- EXTRAIT
»»

Date : 20010727
Référence neutre : 2001 CFPI 837
Vancouver (Colombie-Britannique), le vendredi 27 juillet 2001
EN PRÉSENCE DE MADAME LE JUGE HENEGHAN
ENTRE :
XIAOGANG LI
demandeur
et
LE MINISTRE DE LA CITOYENNETÉ
ET DE L'IMMIGRATION
défendeur
MOTIFS DE L'ORDONNANCE ET ORDONNANCE
Le juge Heneghan
INTRODUCTION
[1] M. Xiaogang Li (le demandeur) sollicite le contrôle judiciaire de la décision rendue le 3 novembre 2000 par Amy L. Ma, agente des visas (l'agente des visas). Dans sa décision, l'agente des visas a refusé la demande de résidence permanente au Canada qu'avait présentée le demandeur.
LES FAITS
[2] Le demandeur est un ressortissant chinois. Le 6 août 1996, ou vers cette date, il a présenté au Consulat général du Canada à Hong Kong sa demande de résidence permanente au Canada, sous la catégorie des investisseurs. Son dossier a été transmis au bureau de Los Angeles le 27 novembre 1996. Il s'est présenté à ce bureau le 19 février 1998 pour une entrevue avec l'agente des visas.

««

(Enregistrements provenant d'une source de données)
»»

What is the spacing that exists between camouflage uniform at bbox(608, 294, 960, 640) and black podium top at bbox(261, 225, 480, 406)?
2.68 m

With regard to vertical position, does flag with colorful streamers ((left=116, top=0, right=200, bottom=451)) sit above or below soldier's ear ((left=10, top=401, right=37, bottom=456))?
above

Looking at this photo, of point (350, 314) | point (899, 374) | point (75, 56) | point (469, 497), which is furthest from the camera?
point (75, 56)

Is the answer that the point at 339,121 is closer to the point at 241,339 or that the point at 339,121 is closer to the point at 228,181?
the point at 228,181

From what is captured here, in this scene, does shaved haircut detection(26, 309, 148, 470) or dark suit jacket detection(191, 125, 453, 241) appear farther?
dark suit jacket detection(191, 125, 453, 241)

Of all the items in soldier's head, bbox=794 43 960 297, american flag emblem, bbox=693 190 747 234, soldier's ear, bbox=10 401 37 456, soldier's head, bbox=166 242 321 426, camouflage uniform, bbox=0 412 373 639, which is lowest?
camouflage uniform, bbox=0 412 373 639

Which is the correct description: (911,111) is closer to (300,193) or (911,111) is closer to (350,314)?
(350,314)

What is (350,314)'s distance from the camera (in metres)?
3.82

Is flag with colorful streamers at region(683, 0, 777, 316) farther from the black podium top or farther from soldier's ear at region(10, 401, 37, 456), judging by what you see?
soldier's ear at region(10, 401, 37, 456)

««

- EXERCICES PRATIQUES
1 – Relevez, dans leur ordre d'apparition, toutes les dates citées dans les paragraphes numérotés [1] et [2] du texte sur la demande de résidence de Xiaogang Li.
2 – Poursuivez le texte sur la demande de résidence de Xiaogang Li après la dernière phrase du paragraphe [2].

- CORRIGÉ DES EXERCICES
1 – 3 novembre 2000 ; 6 août 1996 ; 27 novembre 1996 ; 19 février 1998

2 –
[3] Par la suite, l'agente des visas a invité à plusieurs reprises le demandeur à produire des renseignements et documents complémentaires se rapportant à son statut de membre de la catégorie des investisseurs. Le demandeur a donc présenté des documents à l'agente des visas, notamment une évaluation de rendement d'entreprise. Cependant, l'agente des visas n'a pas trouvé satisfaisantes les pièces produites et elle a rejeté la demande de visa au motif que le demandeur n'avait pas produit de documents complémentaires comme elle le lui avait demandé en application du paragraphe 9(3) de la Loi sur l'immigration, (1985), ch. I-2, et modifications (la Loi). La lettre de refus contenait le passage suivant :
[Traduction]
En application du paragraphe 9(3) de la Loi sur l'immigration de 1976, vous avez été prié de produire les pièces suivantes pour nous permettre de poursuivre le traitement de votre demande :
- Une preuve d'opérations financières, prenant la forme de paiements bancaires et de relevés bancaires, de vos propres comptes bancaires au fonds canadien actif d'investissement.
QUESTION
[4] Le seul point à décider est celui de savoir si l'agente des visas a commis une erreur de droit en obligeant le demandeur à produire des documents non requis par la loi, puis en invoquant l'absence des documents concernés pour refuser la demande de résidence permanente au Canada présentée par le demandeur en tant que membre de la catégorie des investisseurs.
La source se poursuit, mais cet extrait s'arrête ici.